Can you output the part of the methylome analysis scripts page below that falls between "Analysis scripts for" and "have any questions.", inclusive, word for word?

*** Page text ***

Analysis scripts for the project "Intergenerational transmission of complex traits on the offspring methylome".
Hagenbeek FA, et al. Intergenerational transmission of complex traits on the offspring methylome. medRxiv
These scripts assume you have R v4.2.2 or higher installed. Required R packages: foreign, tidyverse/dplyr, foreach, doParallel, remotes, ewaff, RColorBrewer, plyr, ggplot2, reshape2, corrplot, gee, data.table, qqman, ggvenn, MASS, psych, lavaan, and cowplot.
Please contact Fiona Hagenbeek (fiona.hagenbeek@helsinki.fi) if you have any questions.
The pipeline for DNA methylation–array analysis developed by the Biobank-based Integrative Omics Study (BIOS) consortium is available at https://molepi.github.io/DNAmArray_workflow/.
01_MethylationPGS_DataPrep_ParticipantSelection_CreateDescriptives.R: combines the covariate and polygenic score files in each of the three datasets, performs participant exclusion, combines the three datasets, and creates the descriptive table(s).

*** End of Page text ***
*** Recorded information ***

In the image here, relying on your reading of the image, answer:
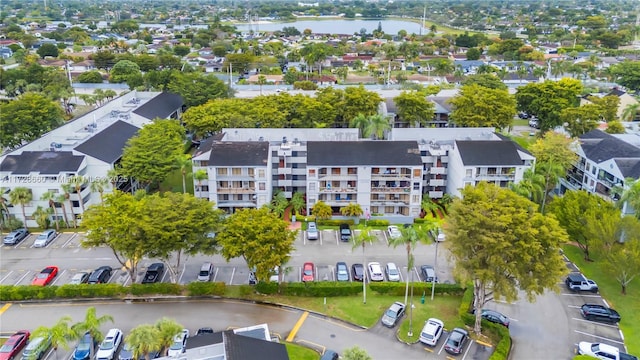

*** End of Recorded information ***

● **Completed task**:
Analysis scripts for the project "Intergenerational transmission of complex traits on the offspring methylome".
Hagenbeek FA, et al. Intergenerational transmission of complex traits on the offspring methylome. medRxiv
These scripts assume you have R v4.2.2 or higher installed. Required R packages: foreign, tidyverse/dplyr, foreach, doParallel, remotes, ewaff, RColorBrewer, plyr, ggplot2, reshape2, corrplot, gee, data.table, qqman, ggvenn, MASS, psych, lavaan, and cowplot.
Please contact Fiona Hagenbeek (fiona.hagenbeek@helsinki.fi) if you have any questions.